▶ Recorded information:
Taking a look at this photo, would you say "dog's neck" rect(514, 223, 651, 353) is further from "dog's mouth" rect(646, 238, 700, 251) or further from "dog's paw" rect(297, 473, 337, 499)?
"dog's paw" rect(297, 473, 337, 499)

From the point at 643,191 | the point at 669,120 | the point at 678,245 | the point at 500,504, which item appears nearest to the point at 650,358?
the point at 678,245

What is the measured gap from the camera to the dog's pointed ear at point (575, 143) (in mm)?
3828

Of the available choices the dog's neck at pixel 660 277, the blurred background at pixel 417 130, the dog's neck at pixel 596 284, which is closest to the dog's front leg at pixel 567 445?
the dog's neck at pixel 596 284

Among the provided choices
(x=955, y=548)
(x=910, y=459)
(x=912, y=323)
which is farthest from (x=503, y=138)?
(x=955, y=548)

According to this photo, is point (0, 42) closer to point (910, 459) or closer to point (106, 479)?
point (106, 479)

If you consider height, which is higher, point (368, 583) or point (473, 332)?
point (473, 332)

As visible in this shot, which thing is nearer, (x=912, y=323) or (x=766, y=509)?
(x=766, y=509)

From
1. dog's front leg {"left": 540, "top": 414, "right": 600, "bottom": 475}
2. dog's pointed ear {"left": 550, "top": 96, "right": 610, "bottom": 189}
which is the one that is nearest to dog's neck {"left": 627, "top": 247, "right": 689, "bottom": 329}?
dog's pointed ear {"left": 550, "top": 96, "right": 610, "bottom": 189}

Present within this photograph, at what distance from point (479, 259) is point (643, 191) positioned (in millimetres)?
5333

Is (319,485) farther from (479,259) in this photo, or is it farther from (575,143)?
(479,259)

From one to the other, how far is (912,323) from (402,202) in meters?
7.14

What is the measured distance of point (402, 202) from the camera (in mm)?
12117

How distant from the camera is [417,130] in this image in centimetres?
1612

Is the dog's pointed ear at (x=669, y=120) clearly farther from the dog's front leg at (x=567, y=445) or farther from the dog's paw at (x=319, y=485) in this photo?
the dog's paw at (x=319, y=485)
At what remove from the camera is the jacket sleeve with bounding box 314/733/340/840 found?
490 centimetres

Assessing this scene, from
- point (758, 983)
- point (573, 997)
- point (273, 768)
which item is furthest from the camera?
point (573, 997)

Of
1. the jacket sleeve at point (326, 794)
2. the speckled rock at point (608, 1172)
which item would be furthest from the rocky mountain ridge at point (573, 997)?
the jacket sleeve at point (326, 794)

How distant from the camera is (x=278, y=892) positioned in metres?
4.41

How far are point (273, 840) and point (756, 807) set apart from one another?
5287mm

▶ Task to carry out:
Give the part of the material that runs from the line containing "How far are" through the end of the material as a Markdown table with the columns Row and Line. Number each line in order, and leave out blank lines.

▶ Exercise result:
| Row | Line |
|---|---|
| 1 | How far are point (273, 840) and point (756, 807) set apart from one another? |
| 2 | 5287mm |